**REQUIRED WORK**
Only a number is required: how many lines of the material contain the string "text".

**DATA EXCERPTS**
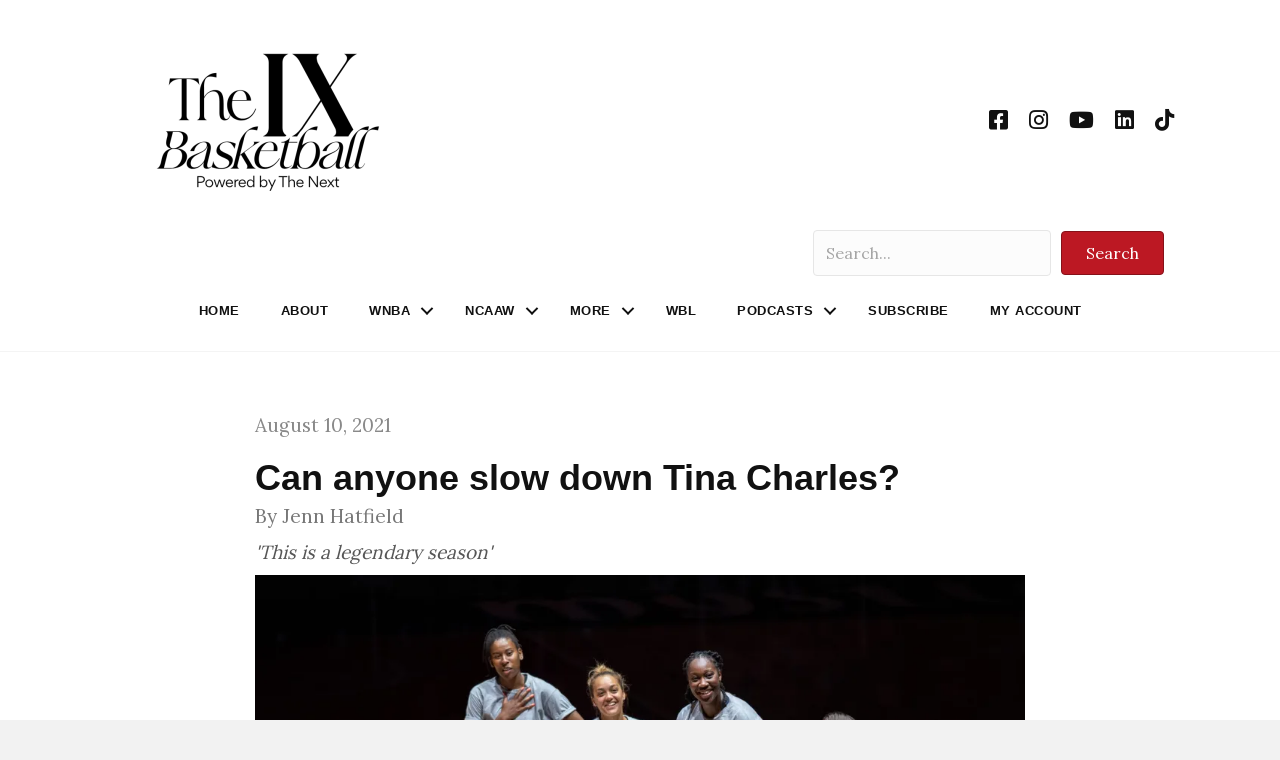

--- FILE ---
content_type: text/css
request_url: https://www.thenexthoops.com/wp-content/themes/thenext/style.css?ver=1628988456
body_size: 391
content:
/*
Theme Name: The Next
Theme URI: thenexthoops.com
Version: 1.0
Description: Beaver Builder child theme for The Next
Author: The Code Company
Author URI: https://thecode.co
template: bb-theme
*/

.category-box {
	padding: 4px 6px;
	color: #fff;
	background-color: #121BFA;
	transition: background-color 0.25s;
	display: inline-block;
	font-size: 12px;
	font-family: helvetica, sans-serif;
	font-weight: bold;
	letter-spacing: 0.5px;
	margin-right: 8px;
	text-transform: uppercase;
}

.members-only {
	color: #fff !important;
	background: #121BFA;
	display: inline-block;
	
	padding-left:5px;
	padding-right:5px;
	padding-top: 3px;
	padding-bottom:3px;
	border-radius: 4px;
}

.meta {
	font-size: 14px;
	display: flex;
	align-items: center;
	justify-content: flex-start;
}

**REPLY TO THE TASK**
2